» Tasks to carry out
a: Summarize the text below on wine tasting and prices in two sentences.
b: From the text below on wine tasting and prices, list the three verdicts the writer usually reaches on the three sample wines.

Increasingly, I mutter words like “disappointing” after the latest of the tasting exercises needed to populate this site and my newspaper column.
Is my trusty selection process obsolete, I wonder – despite it serving me well while writing wine columns in each of the last three decades.
Normally, I secure samples of three “candidates for potential stardom” and usually conclude that one is mediocre, one broadly acceptable and one is the stand-out choice.
This year I have frequently rejected all three.
However, the reason is actually not hard to find – anyone now selling entry point wine has the stark choice of either increasing prices or allowing quality to fall.
Since reducing quality helps no one, where this is heading – gentle reader – must be pretty clear by now.
Although I will continue to seek out £5 or £6 wines where I can, we must nevertheless expect to start paying a little more for even modest level wines.
Why are prices rising?

» Excerpted records
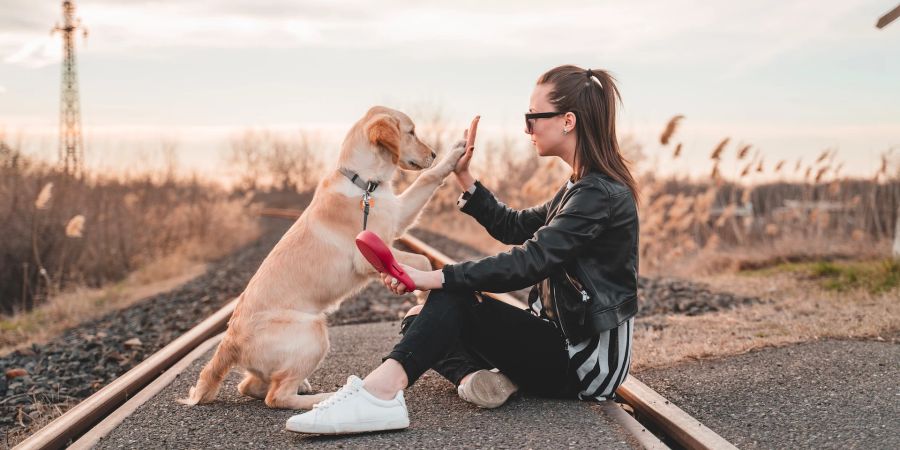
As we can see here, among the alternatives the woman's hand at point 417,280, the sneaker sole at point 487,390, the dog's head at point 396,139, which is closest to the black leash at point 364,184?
the dog's head at point 396,139

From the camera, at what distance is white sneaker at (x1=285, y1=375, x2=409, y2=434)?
320cm

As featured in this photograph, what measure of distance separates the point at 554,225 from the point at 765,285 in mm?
5746

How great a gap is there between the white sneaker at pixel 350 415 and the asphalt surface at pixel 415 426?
0.06m

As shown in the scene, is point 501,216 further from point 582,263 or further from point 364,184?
point 582,263

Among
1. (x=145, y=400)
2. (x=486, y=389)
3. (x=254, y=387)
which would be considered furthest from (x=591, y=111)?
(x=145, y=400)

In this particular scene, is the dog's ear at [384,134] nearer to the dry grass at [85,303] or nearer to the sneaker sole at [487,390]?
the sneaker sole at [487,390]

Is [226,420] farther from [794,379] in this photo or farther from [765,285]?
[765,285]

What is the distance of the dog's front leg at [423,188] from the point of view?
436 centimetres

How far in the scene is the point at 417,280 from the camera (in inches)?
130

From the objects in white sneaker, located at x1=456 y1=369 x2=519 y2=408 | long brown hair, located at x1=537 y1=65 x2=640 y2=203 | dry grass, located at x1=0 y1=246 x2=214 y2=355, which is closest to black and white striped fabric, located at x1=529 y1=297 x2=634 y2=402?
white sneaker, located at x1=456 y1=369 x2=519 y2=408

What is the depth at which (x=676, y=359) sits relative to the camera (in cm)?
471

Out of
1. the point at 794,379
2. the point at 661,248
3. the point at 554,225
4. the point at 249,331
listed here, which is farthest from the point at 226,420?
the point at 661,248

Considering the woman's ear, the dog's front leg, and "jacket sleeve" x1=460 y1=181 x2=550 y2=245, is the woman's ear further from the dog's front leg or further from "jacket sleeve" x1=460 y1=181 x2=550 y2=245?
the dog's front leg

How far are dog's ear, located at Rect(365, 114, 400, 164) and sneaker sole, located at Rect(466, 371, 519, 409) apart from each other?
4.43ft
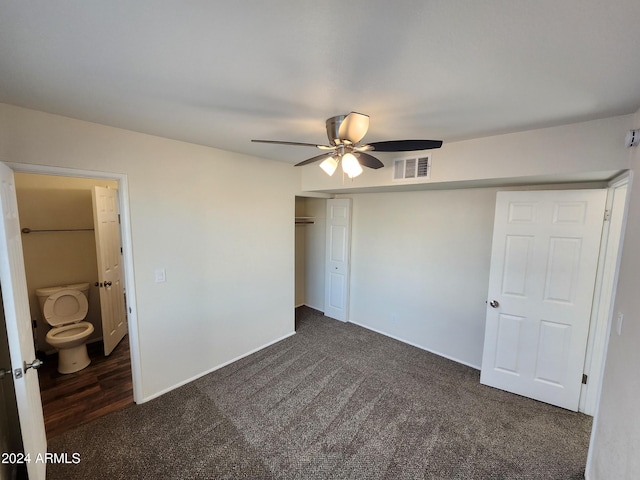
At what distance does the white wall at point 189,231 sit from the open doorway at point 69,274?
19 centimetres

» Answers by task
a: The writer usually tastes three sample wines and finds one mediocre, one broadly acceptable and one a stand-out, but this year has often rejected all three. The reason is that sellers of entry-level wine must either raise prices or let quality fall, so buyers should expect to pay a little more even for modest wines.

b:
- mediocre
- broadly acceptable
- the stand-out choice